По поводу этого назначения Александр писал 18 сентября 1812 года сестре Екатерине Павловне: «Так как я знаю Кутузова, то противился сначала его назначению, но когда Ростопчин… известил меня, что и в Москве все за Кутузова… мне не оставалось ничего другого, как уступить общему мнению… После того, что я пожертвовал для пользы моим самолюбием, оставив армию, где полагали, что я приношу вред… судите, мой друг, как мне должно быть мучительно услышать, что моя честь подвергается нападкам… Я далек от того, чтобы упасть духом под гнетом сыплющихся на меня ударов. Напротив, более чем когда-либо я решил упорствовать в борьбе, и к этой цели направлены все мои заботы»{232}.
Нападки, сыплющиеся удары — это, конечно, не только о назначении Кутузова, но главным образом о занятии Наполеоном Москвы. Падение древней столицы действительно стало для Александра I страшным ударом. Хотя и здесь, как в жизни бывает достаточно часто, не обошлось без доли смеха сквозь слезы. Московский полицмейстер, оставляя город, должен был отправить государю соответствующее донесение. Н. И. Тургенев рассказывал: «Следуя официально форме, употребляемой в подобных случаях и не позволявшей довольствоваться «честью» при обращении к императору… он писал:
Московский пожар, судя по воспоминаниям близко знавших Александра людей, стал для него отправной точкой духовного перелома. Роль, исполняемая им, снова начала меняться. Теперь он ощущал себя не самостоятельным предводителем нации, а вождем богоизбранного народа, действия которого диктовались свыше. В эти месяцы Александр Павлович постоянно обращался к Новому Завету и прежде всего к строкам Апокалипсиса, особенно близким ему, поскольку, по его словам, в них «нет ничего, кроме ран и шишек». Сестра, принцесса Екатерина Павловна Ольденбургская, между тем писала брату о слухах, распространявшихся в свете: «Взятие Москвы довело сильное раздражение до апогея; недовольство достигло высшей точки, и Вас не щадят… Вас открыто обвиняют в несчастиях Вашей империи, в общих и частных провалах, наконец, в потере чести страны и Вашей чести лично»{234}.

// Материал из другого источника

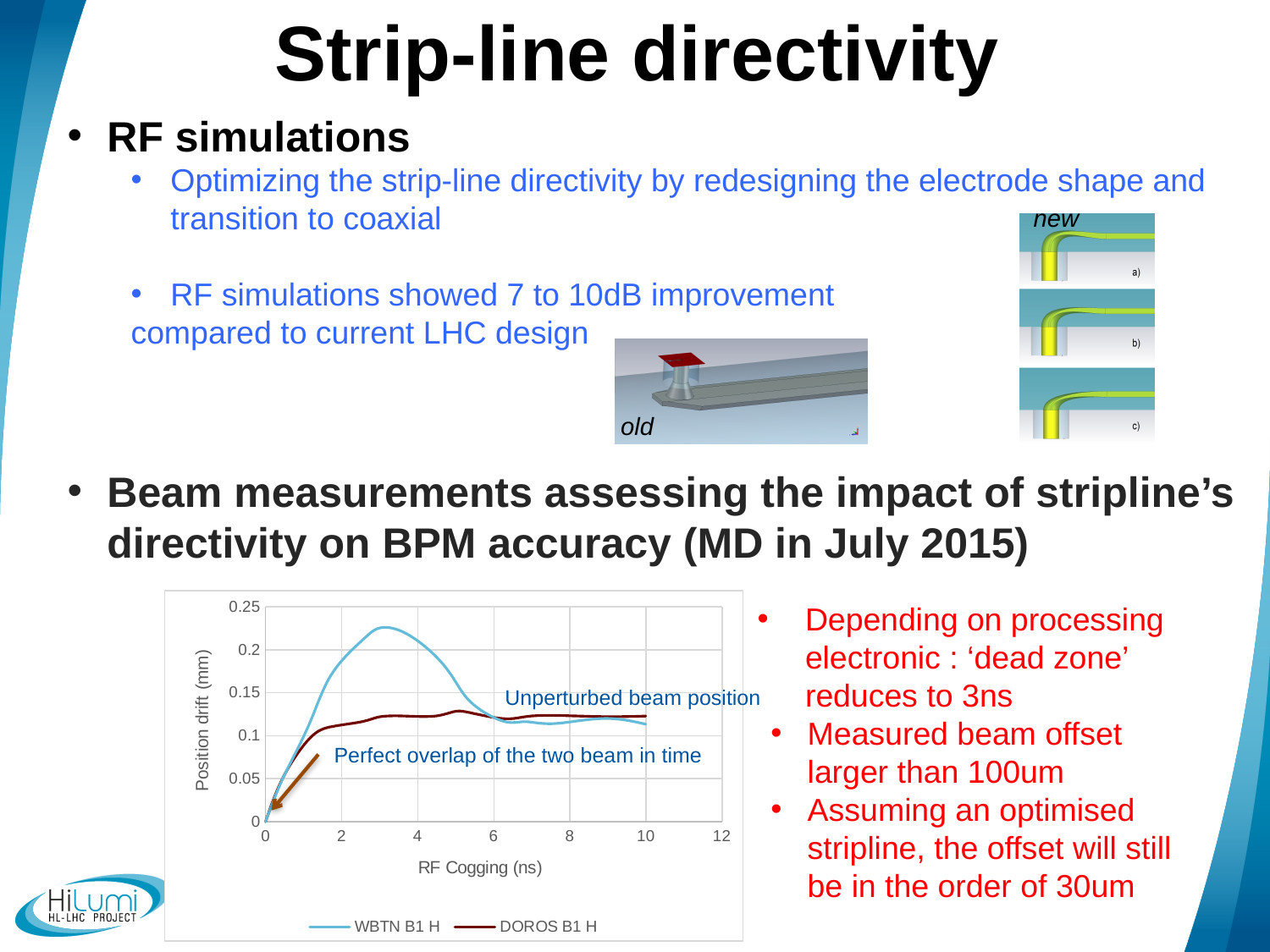
Does the WBTN B1 H line rise or fall between 0 and 3 ns on the x axis? rise Which series reaches the higher maximum position drift, WBTN B1 H or DOROS B1 H? WBTN B1 H Is the value of the DOROS B1 H line at 8 ns greater or less than 0.1? greater What is the label of the x axis of the chart? RF Cogging (ns) Is the peak value of the WBTN B1 H line greater or less than 0.2? greater Is the highest value of the DOROS B1 H line greater or less than 0.15? less What are the two series named in the chart legend? WBTN B1 H and DOROS B1 H Does the WBTN B1 H line rise or fall between 3 and 6 ns on the x axis? fall What is the maximum value shown on the y axis of the chart? 0.25 What kind of chart is shown at the bottom left of the slide? Line chart At an RF cogging of 3 ns, which series has the larger position drift, WBTN B1 H or DOROS B1 H? WBTN B1 H How many series does the legend of the chart list? 2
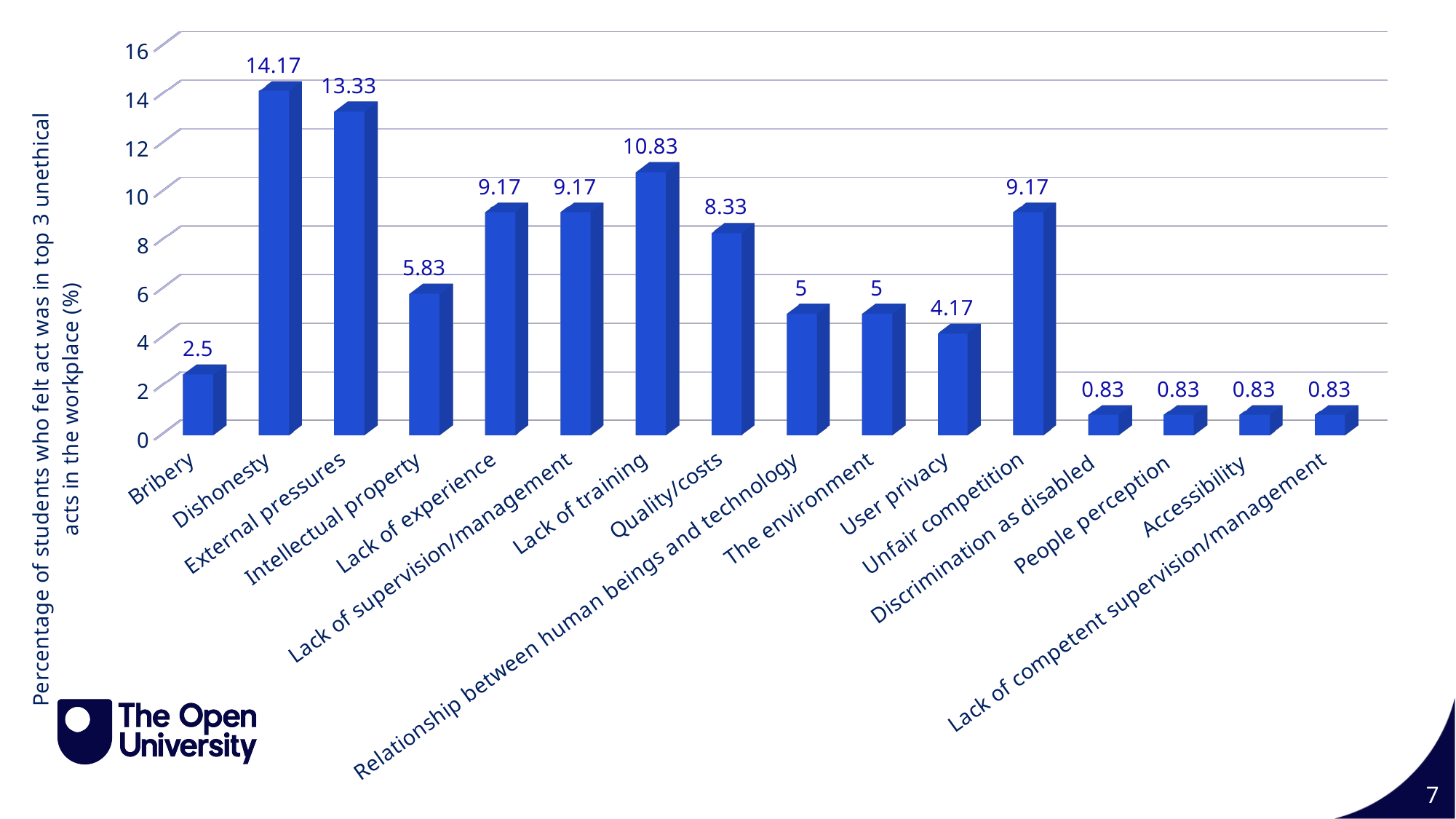
What is the value for User privacy? 4.17 What is the difference between the values for Lack of training and Quality/costs? 2.5 Which category has the highest value? Dishonesty What is the difference between the values for Dishonesty and External pressures? 0.84 How many categories are shown on the x axis? 16 What is the value for Dishonesty? 14.17 What is the value for Accessibility? 0.83 What is the value for Lack of training? 10.83 Which is larger, the value for Intellectual property or the value for Bribery? Intellectual property What kind of chart is shown on the slide? bar chart Is the value for External pressures greater or less than 12? greater What is the label of the vertical axis? Percentage of students who felt act was in top 3 unethical acts in the workplace (%)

И это были не пустые слова. 15 сентября, в день годовщины коронации, Александр, по словам фрейлины его жены Р. С. Стурдза, впервые из предосторожности отправился на торжественную церемонию не верхом, а в карете с императрицей. «Мы ехали, — пишет она, — шагом в карете о многих стеклах, окруженные несметною и мрачно-молчаливою толпою… Никогда в жизни не забуду тех минут, когда мы вступали в церковь, следуя посреди толпы, ни единым возгласом не заявлявшей своего присутствия. Можно было слышать наши шаги, а я была убеждена, что достаточно малейшей искры, чтобы всё вокруг воспламенилось. Я взглянула на государя, поняла, что происходит в его душе, и мне показалось, что колена подо мною подгибаются»{235}. После занятия Москвы французами в Петербурге началась паника, охватившая и некоторых членов царствующей фамилии. С ней Александр боролся особенно жестко. Когда Мария Федоровна попыталась уехать из столицы, монарх заявил ей: «Ваше Величество! Я как сын умолял вас остаться — теперь я как император требую, чтобы вы остались»{236}.
Он постоянно выслушивал просьбы, а то и подвергался нападкам со стороны матери, брата Константина, Н. П. Румянцева, А. А. Аракчеева и других сановников, которые порой истерично заклинали его согласиться на мирные переговоры с Наполеоном. Эти просьбы и нападки заставили монарха как можно меньше встречаться с окружающими. Он запирался у себя в кабинете, порой забывал подписывать бумаги. Говорили, что он сделался даже более сутулым и улыбка всё реже появлялась на его лице.